Here’s a quote from a news release that Locast put out in 2020:
Locast operates under the Copyright Act of 1976 that allows nonprofit translator services to rebroadcast local stations without receiving a copyright license from the broadcaster. The federal statute (17 U.S.C. 111(a)(5)) states that a nonprofit organization may retransmit a local broadcast signal and collect a fee to cover the cost of operations. Locast asks viewers to donate as little as $5 per month to help cover operating costs. The donation is voluntary and not required.
I’ve also reached out to all of the major networks. CBS is the only network that responded, and a company spokesperson gave me a “no comment.”
COVID has delayed the lawsuit, which was filed in 2019. It could go to trial in 2021.
In the meantime, Locast says that it plans to continue to operate normally and expand to new cities while the legal process plays out.
If you can use an indoor or outdoor antenna, you’ll get a lifetime of over-the-air TV. That’s the ultimate way to watch local channels for free.
But antennas don’t work everywhere — and that’s where Locast comes in.
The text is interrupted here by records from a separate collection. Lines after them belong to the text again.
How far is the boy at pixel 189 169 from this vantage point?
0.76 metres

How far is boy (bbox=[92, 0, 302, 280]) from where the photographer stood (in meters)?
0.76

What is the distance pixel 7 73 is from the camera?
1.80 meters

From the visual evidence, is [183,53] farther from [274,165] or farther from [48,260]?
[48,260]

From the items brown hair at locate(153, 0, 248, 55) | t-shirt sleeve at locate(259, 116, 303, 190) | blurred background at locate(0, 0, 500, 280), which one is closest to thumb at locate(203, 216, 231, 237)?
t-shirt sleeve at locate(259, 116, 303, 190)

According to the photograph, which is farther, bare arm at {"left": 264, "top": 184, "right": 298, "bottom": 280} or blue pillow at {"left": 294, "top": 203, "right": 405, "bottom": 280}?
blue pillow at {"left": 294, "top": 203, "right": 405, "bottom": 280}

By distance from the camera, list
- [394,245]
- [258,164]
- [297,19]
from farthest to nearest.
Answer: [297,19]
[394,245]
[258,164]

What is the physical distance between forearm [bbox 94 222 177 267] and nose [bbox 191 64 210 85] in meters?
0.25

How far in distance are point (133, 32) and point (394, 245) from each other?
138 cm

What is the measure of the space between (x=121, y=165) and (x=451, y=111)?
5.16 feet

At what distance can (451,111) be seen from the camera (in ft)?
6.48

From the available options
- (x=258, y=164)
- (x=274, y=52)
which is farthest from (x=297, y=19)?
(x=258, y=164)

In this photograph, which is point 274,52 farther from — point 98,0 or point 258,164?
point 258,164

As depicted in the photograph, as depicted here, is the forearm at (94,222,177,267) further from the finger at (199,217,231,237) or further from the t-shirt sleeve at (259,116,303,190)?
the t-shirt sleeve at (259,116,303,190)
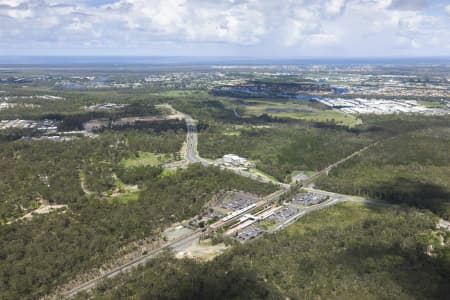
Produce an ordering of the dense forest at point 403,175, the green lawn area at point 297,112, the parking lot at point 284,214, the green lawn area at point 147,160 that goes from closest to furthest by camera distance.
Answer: the parking lot at point 284,214 < the dense forest at point 403,175 < the green lawn area at point 147,160 < the green lawn area at point 297,112

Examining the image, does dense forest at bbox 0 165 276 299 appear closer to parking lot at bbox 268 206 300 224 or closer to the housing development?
the housing development

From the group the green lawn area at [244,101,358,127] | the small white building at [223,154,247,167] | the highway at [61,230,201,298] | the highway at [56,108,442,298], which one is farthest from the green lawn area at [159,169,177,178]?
the green lawn area at [244,101,358,127]

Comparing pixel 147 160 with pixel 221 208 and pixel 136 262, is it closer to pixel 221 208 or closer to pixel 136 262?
pixel 221 208

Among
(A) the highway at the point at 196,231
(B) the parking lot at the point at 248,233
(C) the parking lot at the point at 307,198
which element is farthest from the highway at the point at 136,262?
(C) the parking lot at the point at 307,198

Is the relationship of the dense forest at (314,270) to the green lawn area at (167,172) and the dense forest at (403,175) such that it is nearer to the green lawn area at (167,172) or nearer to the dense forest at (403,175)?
the dense forest at (403,175)

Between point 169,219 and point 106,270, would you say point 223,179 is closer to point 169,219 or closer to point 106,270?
point 169,219

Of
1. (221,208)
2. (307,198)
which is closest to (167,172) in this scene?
(221,208)

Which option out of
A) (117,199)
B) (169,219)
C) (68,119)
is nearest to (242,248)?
(169,219)
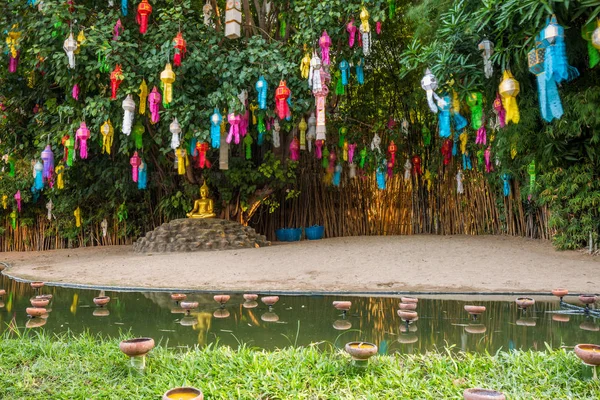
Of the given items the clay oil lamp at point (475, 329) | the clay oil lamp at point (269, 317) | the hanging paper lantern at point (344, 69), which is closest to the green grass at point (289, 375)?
the clay oil lamp at point (475, 329)

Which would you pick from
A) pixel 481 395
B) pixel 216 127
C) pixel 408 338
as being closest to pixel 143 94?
pixel 216 127

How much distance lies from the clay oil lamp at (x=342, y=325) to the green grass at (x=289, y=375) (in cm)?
55

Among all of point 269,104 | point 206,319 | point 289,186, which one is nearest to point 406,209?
point 289,186

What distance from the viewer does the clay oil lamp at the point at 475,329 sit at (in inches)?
85.2

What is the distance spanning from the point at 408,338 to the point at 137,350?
1168mm

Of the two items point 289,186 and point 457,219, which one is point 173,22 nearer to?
point 289,186

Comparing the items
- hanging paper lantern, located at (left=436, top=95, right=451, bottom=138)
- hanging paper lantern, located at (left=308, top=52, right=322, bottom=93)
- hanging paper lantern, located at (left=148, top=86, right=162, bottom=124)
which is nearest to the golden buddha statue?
hanging paper lantern, located at (left=148, top=86, right=162, bottom=124)

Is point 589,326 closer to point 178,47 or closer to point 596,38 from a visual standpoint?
point 596,38

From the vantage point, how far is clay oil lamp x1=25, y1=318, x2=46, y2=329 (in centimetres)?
239

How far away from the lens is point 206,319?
2477 mm

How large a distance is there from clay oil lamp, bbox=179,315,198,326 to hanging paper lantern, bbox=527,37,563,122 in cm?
240

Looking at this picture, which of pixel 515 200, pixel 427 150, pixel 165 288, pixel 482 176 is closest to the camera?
pixel 165 288

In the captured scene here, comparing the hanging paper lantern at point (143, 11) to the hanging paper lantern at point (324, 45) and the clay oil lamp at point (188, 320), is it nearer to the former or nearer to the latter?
the hanging paper lantern at point (324, 45)

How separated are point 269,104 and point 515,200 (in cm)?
357
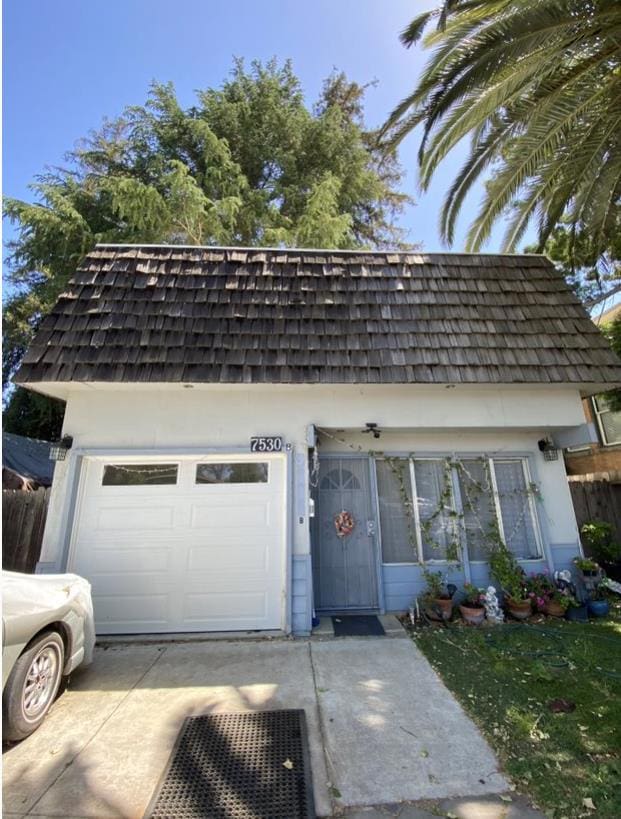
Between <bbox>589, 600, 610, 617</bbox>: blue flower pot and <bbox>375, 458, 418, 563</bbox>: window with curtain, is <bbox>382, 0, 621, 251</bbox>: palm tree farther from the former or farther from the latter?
<bbox>589, 600, 610, 617</bbox>: blue flower pot

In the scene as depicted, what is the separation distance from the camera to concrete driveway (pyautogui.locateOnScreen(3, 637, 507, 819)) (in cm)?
248

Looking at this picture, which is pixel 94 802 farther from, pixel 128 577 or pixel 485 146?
pixel 485 146

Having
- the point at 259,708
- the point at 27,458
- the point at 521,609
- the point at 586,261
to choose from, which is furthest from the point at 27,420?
the point at 586,261

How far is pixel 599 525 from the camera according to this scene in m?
6.78

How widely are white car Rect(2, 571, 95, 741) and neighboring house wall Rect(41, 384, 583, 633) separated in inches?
78.4

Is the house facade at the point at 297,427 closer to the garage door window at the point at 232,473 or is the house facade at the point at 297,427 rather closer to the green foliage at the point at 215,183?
the garage door window at the point at 232,473

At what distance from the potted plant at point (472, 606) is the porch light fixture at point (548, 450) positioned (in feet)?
7.87

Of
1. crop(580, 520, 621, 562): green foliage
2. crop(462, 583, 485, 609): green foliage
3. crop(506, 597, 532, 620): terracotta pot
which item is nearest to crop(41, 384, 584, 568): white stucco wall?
crop(580, 520, 621, 562): green foliage

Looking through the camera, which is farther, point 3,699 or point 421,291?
point 421,291

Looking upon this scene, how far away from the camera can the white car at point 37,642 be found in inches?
116

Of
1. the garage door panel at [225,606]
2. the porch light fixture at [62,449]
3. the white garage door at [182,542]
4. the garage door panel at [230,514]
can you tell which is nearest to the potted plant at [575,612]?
the white garage door at [182,542]

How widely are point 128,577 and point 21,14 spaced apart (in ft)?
21.9

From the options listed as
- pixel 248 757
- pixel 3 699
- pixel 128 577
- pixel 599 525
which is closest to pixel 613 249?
pixel 599 525

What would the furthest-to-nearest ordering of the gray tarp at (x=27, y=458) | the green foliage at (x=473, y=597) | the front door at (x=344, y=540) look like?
the gray tarp at (x=27, y=458) → the front door at (x=344, y=540) → the green foliage at (x=473, y=597)
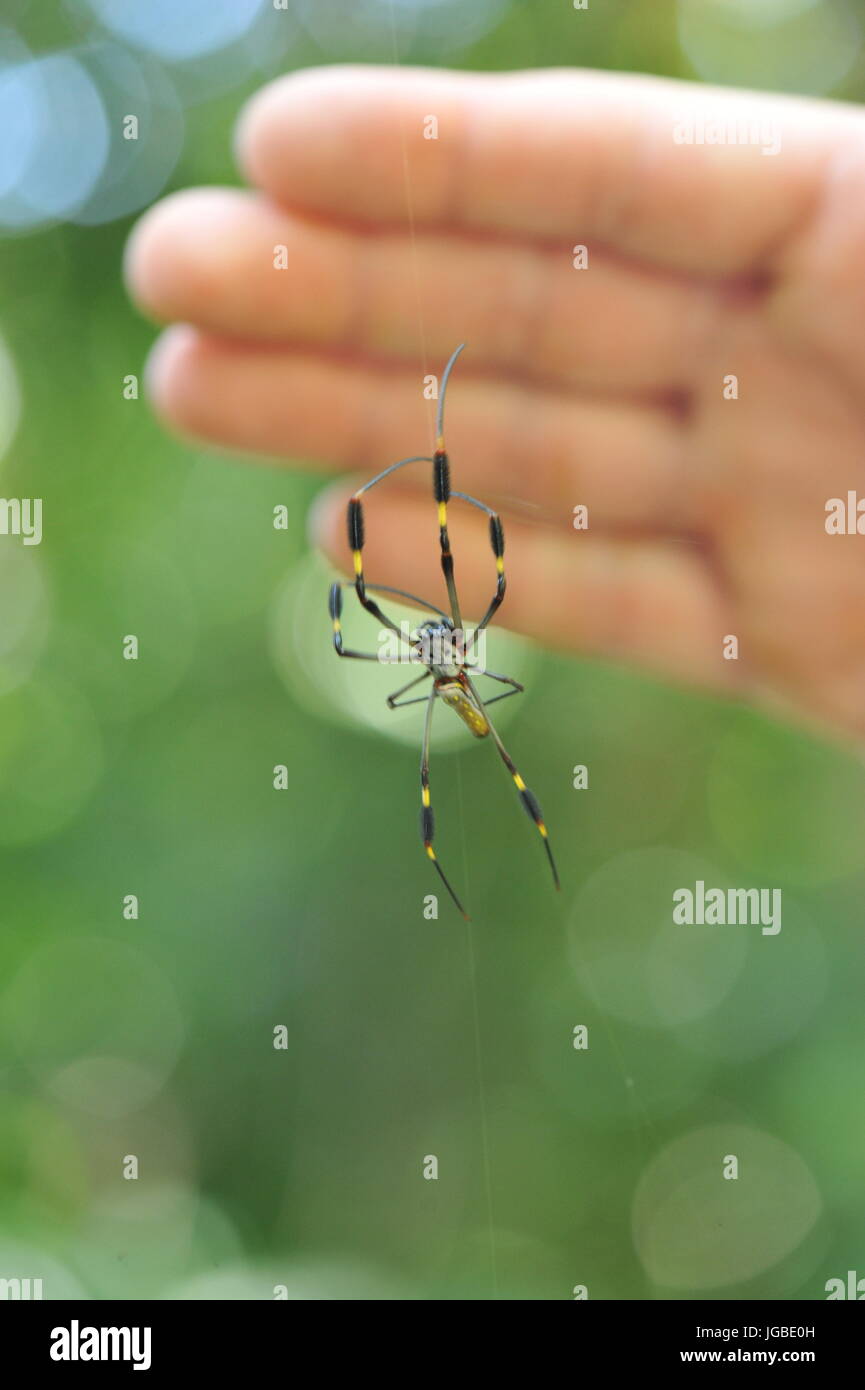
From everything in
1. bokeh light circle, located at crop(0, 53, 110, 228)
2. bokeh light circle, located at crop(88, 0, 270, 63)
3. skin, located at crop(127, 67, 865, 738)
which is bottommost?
skin, located at crop(127, 67, 865, 738)

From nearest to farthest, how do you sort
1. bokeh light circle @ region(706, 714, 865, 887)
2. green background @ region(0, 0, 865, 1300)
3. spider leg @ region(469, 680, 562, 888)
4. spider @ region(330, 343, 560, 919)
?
spider @ region(330, 343, 560, 919) → spider leg @ region(469, 680, 562, 888) → green background @ region(0, 0, 865, 1300) → bokeh light circle @ region(706, 714, 865, 887)

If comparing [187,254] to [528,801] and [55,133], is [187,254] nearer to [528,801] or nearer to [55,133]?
[55,133]

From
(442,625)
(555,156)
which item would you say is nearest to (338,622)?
(442,625)

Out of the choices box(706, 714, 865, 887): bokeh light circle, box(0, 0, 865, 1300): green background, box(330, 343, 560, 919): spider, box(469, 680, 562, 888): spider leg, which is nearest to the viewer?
box(330, 343, 560, 919): spider

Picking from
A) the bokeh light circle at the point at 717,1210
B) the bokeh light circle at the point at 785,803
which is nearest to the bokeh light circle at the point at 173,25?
the bokeh light circle at the point at 785,803

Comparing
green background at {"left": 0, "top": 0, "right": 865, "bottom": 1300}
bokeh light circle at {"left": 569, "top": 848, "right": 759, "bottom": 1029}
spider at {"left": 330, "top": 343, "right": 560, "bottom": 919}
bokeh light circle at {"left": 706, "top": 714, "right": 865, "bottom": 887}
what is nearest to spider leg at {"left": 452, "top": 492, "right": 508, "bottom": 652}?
spider at {"left": 330, "top": 343, "right": 560, "bottom": 919}

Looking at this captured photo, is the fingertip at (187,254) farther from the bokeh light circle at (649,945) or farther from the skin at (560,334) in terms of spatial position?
the bokeh light circle at (649,945)

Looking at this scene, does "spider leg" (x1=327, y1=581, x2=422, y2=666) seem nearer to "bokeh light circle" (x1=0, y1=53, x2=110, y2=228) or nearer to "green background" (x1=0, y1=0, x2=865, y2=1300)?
"green background" (x1=0, y1=0, x2=865, y2=1300)
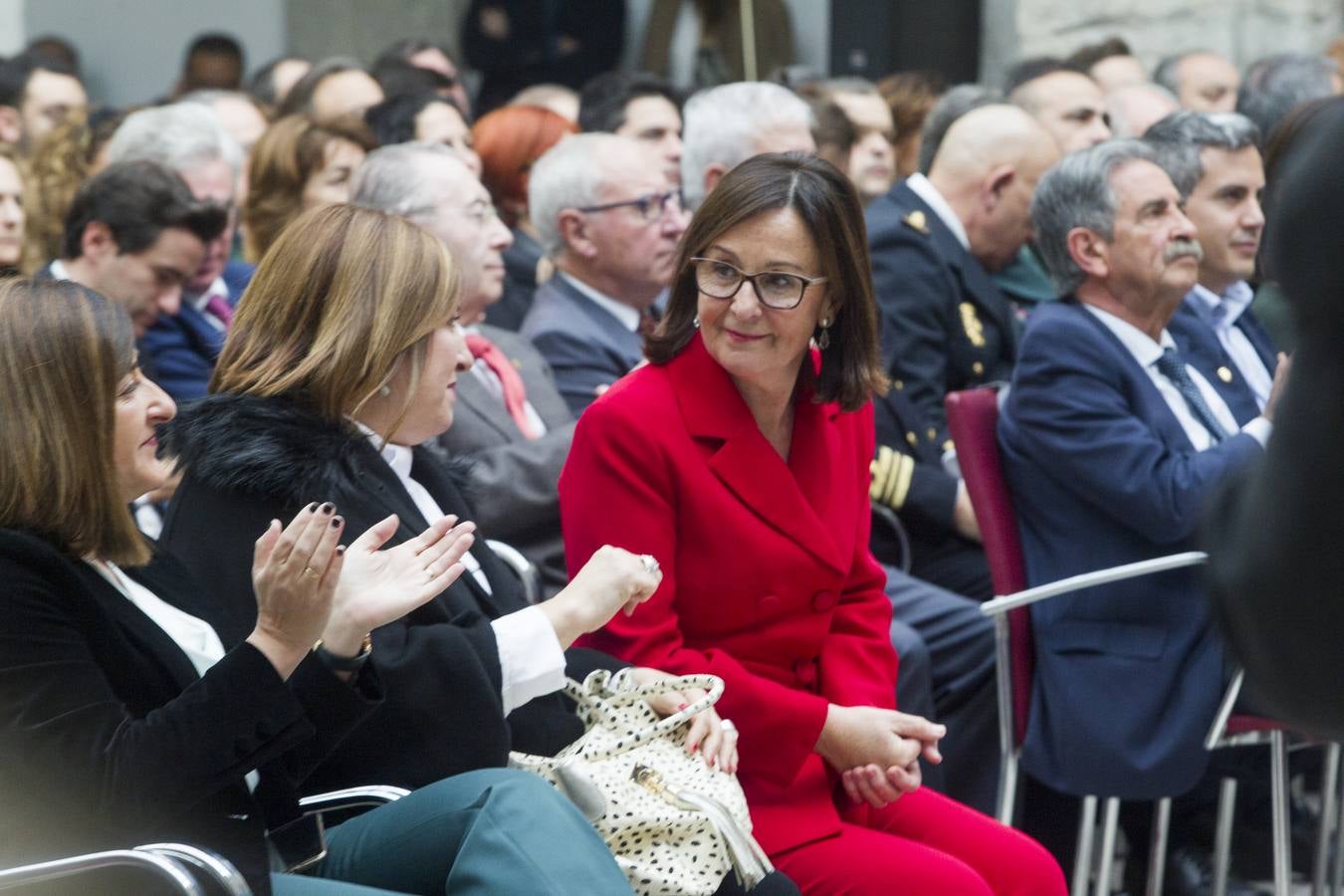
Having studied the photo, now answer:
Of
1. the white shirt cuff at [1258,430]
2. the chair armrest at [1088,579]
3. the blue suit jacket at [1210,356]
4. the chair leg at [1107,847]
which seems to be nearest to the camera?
the chair armrest at [1088,579]

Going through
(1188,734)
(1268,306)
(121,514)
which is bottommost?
(1188,734)

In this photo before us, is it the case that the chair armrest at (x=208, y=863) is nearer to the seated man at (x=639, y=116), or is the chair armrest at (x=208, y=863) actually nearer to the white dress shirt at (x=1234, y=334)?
the white dress shirt at (x=1234, y=334)

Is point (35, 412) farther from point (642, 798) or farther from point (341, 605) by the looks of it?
point (642, 798)

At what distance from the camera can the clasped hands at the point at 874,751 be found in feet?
9.84

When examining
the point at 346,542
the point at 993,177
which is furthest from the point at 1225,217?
the point at 346,542

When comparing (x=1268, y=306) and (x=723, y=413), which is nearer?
(x=723, y=413)

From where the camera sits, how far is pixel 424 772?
107 inches

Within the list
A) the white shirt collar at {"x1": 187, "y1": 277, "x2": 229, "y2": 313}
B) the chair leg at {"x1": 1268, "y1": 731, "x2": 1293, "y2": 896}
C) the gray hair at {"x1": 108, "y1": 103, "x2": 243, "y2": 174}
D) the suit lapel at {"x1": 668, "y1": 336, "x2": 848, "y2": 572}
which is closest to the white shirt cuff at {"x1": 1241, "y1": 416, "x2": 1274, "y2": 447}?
the chair leg at {"x1": 1268, "y1": 731, "x2": 1293, "y2": 896}

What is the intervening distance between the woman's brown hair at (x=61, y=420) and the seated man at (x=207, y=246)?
1.86 metres

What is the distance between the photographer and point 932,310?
4.94 m

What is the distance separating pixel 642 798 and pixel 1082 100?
4.96 m

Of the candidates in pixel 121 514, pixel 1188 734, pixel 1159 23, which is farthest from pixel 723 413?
pixel 1159 23

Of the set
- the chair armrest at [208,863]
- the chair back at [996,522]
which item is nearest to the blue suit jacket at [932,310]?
the chair back at [996,522]

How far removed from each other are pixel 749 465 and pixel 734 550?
0.14 m
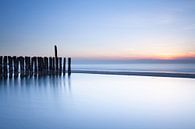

Even with the $5.50 a month donation, I think it’s worth it for people who watch a lot of broadcast TV.
Think about it this way:
- Some cable TV companies charge a broadcast TV fee that’s up to $15 a month or $180 a year.
- With a $5.50 a month donation for Locast, it’s only $66 a year.
I think Locast makes a lot of sense for people who use Sling TV, which doesn’t have all of the local stations like YouTube TV and Hulu Live.